Все педагоги мира утверждают, что переростки самые трудные ученики. Петро мог бы легко опровергнуть это утверждение. С этими переростками, отставшими из-за войны, заниматься было легко и просто. Он говорил с ними, как с равными, — так же, как, будучи комсоргом дивизиона, говорил с бойцами. И видел, что ученикам нравится такой тон.
Нет, серьезность их не была привлекательной, она была тяжела, потому что напоминала о войне, о том, что пережили они, дети войны, и переживают до сих пор. Так что любил Петро ребят не за серьезность, а за то, что на своих слабых детских плечах они вынесли не меньше, чем он, чем отцы их и матери. А скорей всего его особое отношение к этому классу объясняется тем, что добрая половина его — как-то так подобралось — сироты, и у сирот этих был на диво мужественный и не по-детски трезвый, прямо-таки мудрый взгляд на жизнь.

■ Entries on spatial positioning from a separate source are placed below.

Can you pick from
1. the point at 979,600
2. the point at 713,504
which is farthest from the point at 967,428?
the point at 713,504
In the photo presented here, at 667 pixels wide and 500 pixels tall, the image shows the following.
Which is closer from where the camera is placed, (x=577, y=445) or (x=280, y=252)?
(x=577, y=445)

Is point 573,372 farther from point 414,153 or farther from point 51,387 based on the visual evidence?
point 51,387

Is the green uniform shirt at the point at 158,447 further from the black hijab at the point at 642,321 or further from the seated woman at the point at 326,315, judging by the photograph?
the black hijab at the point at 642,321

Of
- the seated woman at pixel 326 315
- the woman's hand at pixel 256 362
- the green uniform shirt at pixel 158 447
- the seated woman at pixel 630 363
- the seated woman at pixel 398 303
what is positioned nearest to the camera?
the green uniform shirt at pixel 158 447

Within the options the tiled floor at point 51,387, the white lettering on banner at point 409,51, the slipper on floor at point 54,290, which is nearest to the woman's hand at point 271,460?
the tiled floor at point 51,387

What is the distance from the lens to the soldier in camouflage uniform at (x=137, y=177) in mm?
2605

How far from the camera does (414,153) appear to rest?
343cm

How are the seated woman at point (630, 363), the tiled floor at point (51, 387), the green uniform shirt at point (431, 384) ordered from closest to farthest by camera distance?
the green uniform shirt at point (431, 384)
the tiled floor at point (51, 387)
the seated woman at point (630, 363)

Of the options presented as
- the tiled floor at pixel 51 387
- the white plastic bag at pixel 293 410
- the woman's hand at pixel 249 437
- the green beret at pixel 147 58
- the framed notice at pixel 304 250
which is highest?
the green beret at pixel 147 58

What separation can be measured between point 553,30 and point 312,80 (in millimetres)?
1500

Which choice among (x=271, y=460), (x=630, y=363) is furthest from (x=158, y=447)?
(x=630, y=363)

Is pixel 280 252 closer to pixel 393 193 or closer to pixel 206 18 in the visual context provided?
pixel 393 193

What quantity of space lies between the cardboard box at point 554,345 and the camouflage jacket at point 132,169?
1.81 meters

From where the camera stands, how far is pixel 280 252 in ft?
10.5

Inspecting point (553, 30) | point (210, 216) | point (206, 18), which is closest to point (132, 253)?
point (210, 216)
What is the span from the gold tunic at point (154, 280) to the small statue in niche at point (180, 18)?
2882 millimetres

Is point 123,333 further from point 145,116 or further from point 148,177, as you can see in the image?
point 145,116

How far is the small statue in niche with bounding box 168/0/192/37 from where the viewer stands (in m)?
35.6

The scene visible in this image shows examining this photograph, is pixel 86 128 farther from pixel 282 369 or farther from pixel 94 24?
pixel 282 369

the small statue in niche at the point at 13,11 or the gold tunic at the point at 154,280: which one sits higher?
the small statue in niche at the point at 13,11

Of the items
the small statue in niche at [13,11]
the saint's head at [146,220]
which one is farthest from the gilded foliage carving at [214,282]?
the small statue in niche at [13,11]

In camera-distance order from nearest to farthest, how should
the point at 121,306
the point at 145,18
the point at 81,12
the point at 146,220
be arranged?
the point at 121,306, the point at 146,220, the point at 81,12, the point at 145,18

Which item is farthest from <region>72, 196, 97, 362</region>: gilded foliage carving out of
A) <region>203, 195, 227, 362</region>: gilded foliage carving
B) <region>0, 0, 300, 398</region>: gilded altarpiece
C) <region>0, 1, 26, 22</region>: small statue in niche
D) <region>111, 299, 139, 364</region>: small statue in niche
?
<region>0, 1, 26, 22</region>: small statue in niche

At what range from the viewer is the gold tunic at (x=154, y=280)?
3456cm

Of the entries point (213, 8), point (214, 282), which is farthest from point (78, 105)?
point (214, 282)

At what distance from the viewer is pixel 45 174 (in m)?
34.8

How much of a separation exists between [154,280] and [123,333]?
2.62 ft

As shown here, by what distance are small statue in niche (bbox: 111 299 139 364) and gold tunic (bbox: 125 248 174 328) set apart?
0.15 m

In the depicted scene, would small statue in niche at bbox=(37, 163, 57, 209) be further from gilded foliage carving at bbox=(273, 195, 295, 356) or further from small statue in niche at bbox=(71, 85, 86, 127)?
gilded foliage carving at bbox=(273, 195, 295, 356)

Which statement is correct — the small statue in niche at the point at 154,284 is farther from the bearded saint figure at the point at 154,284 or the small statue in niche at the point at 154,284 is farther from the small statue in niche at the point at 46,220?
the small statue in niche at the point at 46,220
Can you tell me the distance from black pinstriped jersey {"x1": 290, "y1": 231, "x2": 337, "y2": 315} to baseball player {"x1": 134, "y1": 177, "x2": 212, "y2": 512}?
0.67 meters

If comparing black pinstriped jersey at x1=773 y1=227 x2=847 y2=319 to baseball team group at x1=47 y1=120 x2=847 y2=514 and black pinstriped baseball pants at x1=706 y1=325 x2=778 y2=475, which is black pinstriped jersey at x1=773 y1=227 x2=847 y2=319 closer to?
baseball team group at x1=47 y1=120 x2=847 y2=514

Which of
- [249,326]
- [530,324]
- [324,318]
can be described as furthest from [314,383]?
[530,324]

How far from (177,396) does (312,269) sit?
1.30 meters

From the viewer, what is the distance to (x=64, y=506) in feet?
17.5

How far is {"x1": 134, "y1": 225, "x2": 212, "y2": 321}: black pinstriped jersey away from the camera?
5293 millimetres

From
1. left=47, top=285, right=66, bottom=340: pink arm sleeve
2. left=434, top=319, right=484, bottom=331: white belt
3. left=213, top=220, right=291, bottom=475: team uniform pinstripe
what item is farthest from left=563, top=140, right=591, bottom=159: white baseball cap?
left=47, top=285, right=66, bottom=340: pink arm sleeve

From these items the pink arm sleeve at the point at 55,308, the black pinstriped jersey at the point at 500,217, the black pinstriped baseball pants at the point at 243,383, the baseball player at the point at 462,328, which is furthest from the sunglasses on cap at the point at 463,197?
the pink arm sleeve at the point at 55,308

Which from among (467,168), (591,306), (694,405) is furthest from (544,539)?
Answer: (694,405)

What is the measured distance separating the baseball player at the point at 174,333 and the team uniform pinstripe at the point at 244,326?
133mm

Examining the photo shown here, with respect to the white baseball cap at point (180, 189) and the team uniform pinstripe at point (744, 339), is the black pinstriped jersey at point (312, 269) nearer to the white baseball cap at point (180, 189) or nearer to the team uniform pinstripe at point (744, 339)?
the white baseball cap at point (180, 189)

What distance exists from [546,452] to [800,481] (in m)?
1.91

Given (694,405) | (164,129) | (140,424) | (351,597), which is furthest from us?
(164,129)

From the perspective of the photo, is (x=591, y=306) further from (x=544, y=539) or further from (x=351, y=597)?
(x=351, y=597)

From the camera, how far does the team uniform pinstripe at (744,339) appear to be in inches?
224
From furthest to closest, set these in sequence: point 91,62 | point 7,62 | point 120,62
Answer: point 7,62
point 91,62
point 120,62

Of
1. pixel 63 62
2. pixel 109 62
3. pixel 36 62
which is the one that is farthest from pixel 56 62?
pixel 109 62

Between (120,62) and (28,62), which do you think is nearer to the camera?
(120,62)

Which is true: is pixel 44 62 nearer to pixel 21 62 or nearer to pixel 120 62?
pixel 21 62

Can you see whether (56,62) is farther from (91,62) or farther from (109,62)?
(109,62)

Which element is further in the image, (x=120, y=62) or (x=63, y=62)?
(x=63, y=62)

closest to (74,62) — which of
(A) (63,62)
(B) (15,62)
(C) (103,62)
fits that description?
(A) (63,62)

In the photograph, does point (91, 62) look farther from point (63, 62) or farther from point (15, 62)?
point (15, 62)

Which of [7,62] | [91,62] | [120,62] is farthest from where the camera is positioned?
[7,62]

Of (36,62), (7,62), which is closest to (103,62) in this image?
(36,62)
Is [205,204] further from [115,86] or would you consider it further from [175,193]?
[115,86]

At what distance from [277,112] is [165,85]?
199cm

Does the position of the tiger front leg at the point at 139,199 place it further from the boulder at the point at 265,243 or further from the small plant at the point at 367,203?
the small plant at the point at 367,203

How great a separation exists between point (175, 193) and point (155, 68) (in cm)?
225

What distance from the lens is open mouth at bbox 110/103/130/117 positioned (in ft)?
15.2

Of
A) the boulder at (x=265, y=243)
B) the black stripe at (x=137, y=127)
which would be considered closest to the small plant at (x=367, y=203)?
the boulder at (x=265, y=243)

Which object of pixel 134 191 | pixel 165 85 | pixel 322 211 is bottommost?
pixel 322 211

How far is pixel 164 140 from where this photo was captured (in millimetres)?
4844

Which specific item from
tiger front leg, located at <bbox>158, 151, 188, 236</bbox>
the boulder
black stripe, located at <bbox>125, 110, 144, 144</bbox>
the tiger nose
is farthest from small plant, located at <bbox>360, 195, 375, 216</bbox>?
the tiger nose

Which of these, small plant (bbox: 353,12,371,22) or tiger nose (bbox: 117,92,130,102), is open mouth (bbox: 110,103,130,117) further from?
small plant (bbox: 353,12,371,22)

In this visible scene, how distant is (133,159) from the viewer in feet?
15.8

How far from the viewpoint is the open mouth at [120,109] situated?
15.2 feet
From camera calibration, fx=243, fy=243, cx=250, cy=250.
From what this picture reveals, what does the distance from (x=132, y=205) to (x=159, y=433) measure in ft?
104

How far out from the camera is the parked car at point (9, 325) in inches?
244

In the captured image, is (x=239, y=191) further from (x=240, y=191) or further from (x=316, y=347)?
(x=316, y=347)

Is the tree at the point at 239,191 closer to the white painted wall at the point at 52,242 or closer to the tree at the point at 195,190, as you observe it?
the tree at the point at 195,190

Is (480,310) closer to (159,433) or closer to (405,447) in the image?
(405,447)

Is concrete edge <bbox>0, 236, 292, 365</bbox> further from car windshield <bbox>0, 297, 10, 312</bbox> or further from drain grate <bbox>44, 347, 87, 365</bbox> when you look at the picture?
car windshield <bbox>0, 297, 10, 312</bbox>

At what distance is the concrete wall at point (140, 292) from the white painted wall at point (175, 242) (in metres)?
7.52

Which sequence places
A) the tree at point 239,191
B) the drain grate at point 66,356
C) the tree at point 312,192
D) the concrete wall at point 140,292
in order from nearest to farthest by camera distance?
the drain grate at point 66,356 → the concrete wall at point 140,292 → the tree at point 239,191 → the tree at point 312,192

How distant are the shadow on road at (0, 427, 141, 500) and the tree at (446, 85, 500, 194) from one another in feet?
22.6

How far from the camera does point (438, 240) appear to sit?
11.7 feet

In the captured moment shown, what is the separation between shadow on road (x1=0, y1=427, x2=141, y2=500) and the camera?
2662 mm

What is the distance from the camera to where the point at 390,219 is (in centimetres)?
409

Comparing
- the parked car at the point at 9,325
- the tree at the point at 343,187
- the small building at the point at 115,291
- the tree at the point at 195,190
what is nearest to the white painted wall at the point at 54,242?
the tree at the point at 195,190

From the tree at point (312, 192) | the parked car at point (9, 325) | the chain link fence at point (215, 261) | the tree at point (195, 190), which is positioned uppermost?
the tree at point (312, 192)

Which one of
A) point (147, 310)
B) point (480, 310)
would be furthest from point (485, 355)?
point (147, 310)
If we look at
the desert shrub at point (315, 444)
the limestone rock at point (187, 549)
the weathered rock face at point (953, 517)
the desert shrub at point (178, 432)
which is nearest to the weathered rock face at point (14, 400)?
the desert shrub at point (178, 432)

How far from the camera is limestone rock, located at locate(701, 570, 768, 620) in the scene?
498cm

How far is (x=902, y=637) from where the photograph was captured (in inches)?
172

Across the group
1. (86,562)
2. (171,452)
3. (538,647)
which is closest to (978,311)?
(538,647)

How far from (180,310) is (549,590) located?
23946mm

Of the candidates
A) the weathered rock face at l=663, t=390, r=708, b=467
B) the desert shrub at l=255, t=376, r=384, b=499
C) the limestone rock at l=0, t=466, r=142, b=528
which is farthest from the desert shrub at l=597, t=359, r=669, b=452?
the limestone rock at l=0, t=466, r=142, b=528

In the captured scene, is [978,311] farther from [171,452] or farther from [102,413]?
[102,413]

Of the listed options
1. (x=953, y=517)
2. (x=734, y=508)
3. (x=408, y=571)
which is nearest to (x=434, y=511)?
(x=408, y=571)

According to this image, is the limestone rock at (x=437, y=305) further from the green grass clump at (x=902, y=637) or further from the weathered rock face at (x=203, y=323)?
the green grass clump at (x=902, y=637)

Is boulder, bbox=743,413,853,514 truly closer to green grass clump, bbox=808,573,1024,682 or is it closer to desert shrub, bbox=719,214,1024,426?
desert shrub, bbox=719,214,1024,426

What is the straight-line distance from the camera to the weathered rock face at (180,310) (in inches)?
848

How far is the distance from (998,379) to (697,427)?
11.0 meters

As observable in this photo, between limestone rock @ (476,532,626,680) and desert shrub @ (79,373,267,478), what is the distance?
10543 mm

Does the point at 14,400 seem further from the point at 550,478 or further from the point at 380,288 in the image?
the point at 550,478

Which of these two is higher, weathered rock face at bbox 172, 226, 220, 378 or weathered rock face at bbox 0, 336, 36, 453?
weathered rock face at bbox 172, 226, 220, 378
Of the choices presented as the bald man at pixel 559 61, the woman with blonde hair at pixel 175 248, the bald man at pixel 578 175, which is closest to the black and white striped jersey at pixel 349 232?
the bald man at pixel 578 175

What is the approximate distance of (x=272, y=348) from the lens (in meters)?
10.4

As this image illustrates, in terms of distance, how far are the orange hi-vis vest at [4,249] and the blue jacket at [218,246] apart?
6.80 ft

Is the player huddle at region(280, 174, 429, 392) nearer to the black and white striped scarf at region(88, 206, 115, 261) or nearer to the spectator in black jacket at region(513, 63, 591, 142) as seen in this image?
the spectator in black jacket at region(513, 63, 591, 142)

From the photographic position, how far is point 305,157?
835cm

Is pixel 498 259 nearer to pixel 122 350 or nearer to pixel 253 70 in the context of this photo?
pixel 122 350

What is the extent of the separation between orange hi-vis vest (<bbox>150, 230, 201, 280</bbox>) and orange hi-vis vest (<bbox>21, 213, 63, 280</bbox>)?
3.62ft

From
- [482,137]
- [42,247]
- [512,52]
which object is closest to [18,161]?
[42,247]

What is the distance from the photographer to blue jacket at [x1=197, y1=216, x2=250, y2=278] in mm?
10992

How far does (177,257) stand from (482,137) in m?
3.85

Историю древнего Египта и Греции ученики знали, мягко говоря, плохо — все выветрилось из головы. Но зато историю войны, которую они пережили сами, знали получше многих взрослых. Если б инспектор-формалист попал на некоторые из уроков Петра в этом шестом классе, то, вероятно, учительская карьера его тут же и кончилась бы. Нередко уроки истории превращались в общую дискуссию о войне, о жизни, в рассказы о фронте и партизанах.